*Given information*
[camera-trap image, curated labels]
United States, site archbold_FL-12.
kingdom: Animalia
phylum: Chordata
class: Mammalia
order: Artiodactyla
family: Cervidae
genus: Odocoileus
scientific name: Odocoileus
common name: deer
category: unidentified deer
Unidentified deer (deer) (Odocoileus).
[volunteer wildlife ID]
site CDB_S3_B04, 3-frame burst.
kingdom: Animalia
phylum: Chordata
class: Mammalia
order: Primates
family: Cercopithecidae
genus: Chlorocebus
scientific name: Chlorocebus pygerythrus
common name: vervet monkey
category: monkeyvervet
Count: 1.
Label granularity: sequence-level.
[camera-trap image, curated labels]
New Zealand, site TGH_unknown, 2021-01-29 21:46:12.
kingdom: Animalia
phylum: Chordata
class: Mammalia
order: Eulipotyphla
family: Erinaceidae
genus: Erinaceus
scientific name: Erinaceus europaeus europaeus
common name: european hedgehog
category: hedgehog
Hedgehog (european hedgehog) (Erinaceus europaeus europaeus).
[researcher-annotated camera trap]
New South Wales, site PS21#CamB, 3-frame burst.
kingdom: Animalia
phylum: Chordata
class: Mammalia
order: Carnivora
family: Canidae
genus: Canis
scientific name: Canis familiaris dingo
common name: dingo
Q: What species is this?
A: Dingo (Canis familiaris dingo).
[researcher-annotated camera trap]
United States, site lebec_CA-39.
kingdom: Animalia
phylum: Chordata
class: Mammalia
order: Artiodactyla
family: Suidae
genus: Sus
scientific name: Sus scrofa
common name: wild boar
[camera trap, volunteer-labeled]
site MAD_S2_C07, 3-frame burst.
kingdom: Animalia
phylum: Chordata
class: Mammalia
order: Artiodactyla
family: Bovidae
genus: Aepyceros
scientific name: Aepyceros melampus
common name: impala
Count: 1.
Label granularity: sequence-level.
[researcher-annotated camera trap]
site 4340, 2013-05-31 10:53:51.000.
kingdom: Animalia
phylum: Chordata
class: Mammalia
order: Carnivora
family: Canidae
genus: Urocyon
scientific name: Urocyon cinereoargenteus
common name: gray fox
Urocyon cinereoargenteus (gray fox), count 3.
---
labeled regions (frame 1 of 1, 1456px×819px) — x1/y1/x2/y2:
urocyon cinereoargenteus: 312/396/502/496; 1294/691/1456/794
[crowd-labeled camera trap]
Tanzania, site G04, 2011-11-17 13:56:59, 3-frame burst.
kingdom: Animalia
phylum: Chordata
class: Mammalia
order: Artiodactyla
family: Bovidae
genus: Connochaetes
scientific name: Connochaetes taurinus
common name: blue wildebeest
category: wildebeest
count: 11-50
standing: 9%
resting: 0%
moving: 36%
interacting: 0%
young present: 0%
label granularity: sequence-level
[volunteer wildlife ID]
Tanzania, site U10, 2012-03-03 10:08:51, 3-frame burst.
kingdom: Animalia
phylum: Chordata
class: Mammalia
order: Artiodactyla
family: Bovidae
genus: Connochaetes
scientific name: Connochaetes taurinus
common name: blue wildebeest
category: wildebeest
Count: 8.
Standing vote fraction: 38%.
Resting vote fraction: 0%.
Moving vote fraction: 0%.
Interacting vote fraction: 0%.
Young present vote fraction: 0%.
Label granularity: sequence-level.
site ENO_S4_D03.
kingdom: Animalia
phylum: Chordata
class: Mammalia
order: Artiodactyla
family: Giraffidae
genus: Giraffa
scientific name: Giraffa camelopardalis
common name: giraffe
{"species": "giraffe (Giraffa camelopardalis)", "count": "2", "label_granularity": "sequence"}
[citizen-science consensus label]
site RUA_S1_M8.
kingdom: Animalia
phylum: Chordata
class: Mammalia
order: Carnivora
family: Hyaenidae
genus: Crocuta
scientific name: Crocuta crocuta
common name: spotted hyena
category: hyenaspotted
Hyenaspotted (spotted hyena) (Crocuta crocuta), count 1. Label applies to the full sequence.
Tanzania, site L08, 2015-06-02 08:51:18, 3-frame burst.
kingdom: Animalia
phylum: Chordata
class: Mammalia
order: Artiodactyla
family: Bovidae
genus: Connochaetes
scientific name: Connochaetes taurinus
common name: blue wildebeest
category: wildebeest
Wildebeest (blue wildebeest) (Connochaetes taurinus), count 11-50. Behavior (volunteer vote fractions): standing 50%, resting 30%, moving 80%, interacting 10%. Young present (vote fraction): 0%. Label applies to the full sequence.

*What to work on*
Take the lines above and print them exactly.

*Exercise answer*
[camera-trap image, curated labels]
United States, site archbold_FL-12.
kingdom: Animalia
phylum: Chordata
class: Mammalia
order: Artiodactyla
family: Cervidae
genus: Odocoileus
scientific name: Odocoileus
common name: deer
category: unidentified deer
Unidentified deer (deer) (Odocoileus).
[volunteer wildlife ID]
site CDB_S3_B04, 3-frame burst.
kingdom: Animalia
phylum: Chordata
class: Mammalia
order: Primates
family: Cercopithecidae
genus: Chlorocebus
scientific name: Chlorocebus pygerythrus
common name: vervet monkey
category: monkeyvervet
Count: 1.
Label granularity: sequence-level.
[camera-trap image, curated labels]
New Zealand, site TGH_unknown, 2021-01-29 21:46:12.
kingdom: Animalia
phylum: Chordata
class: Mammalia
order: Eulipotyphla
family: Erinaceidae
genus: Erinaceus
scientific name: Erinaceus europaeus europaeus
common name: european hedgehog
category: hedgehog
Hedgehog (european hedgehog) (Erinaceus europaeus europaeus).
[researcher-annotated camera trap]
New South Wales, site PS21#CamB, 3-frame burst.
kingdom: Animalia
phylum: Chordata
class: Mammalia
order: Carnivora
family: Canidae
genus: Canis
scientific name: Canis familiaris dingo
common name: dingo
Q: What species is this?
A: Dingo (Canis familiaris dingo).
[researcher-annotated camera trap]
United States, site lebec_CA-39.
kingdom: Animalia
phylum: Chordata
class: Mammalia
order: Artiodactyla
family: Suidae
genus: Sus
scientific name: Sus scrofa
common name: wild boar
[camera trap, volunteer-labeled]
site MAD_S2_C07, 3-frame burst.
kingdom: Animalia
phylum: Chordata
class: Mammalia
order: Artiodactyla
family: Bovidae
genus: Aepyceros
scientific name: Aepyceros melampus
common name: impala
Count: 1.
Label granularity: sequence-level.
[researcher-annotated camera trap]
site 4340, 2013-05-31 10:53:51.000.
kingdom: Animalia
phylum: Chordata
class: Mammalia
order: Carnivora
family: Canidae
genus: Urocyon
scientific name: Urocyon cinereoargenteus
common name: gray fox
Urocyon cinereoargenteus (gray fox), count 3.
---
labeled regions (frame 1 of 1, 1456px×819px) — x1/y1/x2/y2:
urocyon cinereoargenteus: 312/396/502/496; 1294/691/1456/794
[crowd-labeled camera trap]
Tanzania, site G04, 2011-11-17 13:56:59, 3-frame burst.
kingdom: Animalia
phylum: Chordata
class: Mammalia
order: Artiodactyla
family: Bovidae
genus: Connochaetes
scientific name: Connochaetes taurinus
common name: blue wildebeest
category: wildebeest
count: 11-50
standing: 9%
resting: 0%
moving: 36%
interacting: 0%
young present: 0%
label granularity: sequence-level
[volunteer wildlife ID]
Tanzania, site U10, 2012-03-03 10:08:51, 3-frame burst.
kingdom: Animalia
phylum: Chordata
class: Mammalia
order: Artiodactyla
family: Bovidae
genus: Connochaetes
scientific name: Connochaetes taurinus
common name: blue wildebeest
category: wildebeest
Count: 8.
Standing vote fraction: 38%.
Resting vote fraction: 0%.
Moving vote fraction: 0%.
Interacting vote fraction: 0%.
Young present vote fraction: 0%.
Label granularity: sequence-level.
site ENO_S4_D03.
kingdom: Animalia
phylum: Chordata
class: Mammalia
order: Artiodactyla
family: Giraffidae
genus: Giraffa
scientific name: Giraffa camelopardalis
common name: giraffe
{"species": "giraffe (Giraffa camelopardalis)", "count": "2", "label_granularity": "sequence"}
[citizen-science consensus label]
site RUA_S1_M8.
kingdom: Animalia
phylum: Chordata
class: Mammalia
order: Carnivora
family: Hyaenidae
genus: Crocuta
scientific name: Crocuta crocuta
common name: spotted hyena
category: hyenaspotted
Hyenaspotted (spotted hyena) (Crocuta crocuta), count 1. Label applies to the full sequence.
Tanzania, site L08, 2015-06-02 08:51:18, 3-frame burst.
kingdom: Animalia
phylum: Chordata
class: Mammalia
order: Artiodactyla
family: Bovidae
genus: Connochaetes
scientific name: Connochaetes taurinus
common name: blue wildebeest
category: wildebeest
Wildebeest (blue wildebeest) (Connochaetes taurinus), count 11-50. Behavior (volunteer vote fractions): standing 50%, resting 30%, moving 80%, interacting 10%. Young present (vote fraction): 0%. Label applies to the full sequence.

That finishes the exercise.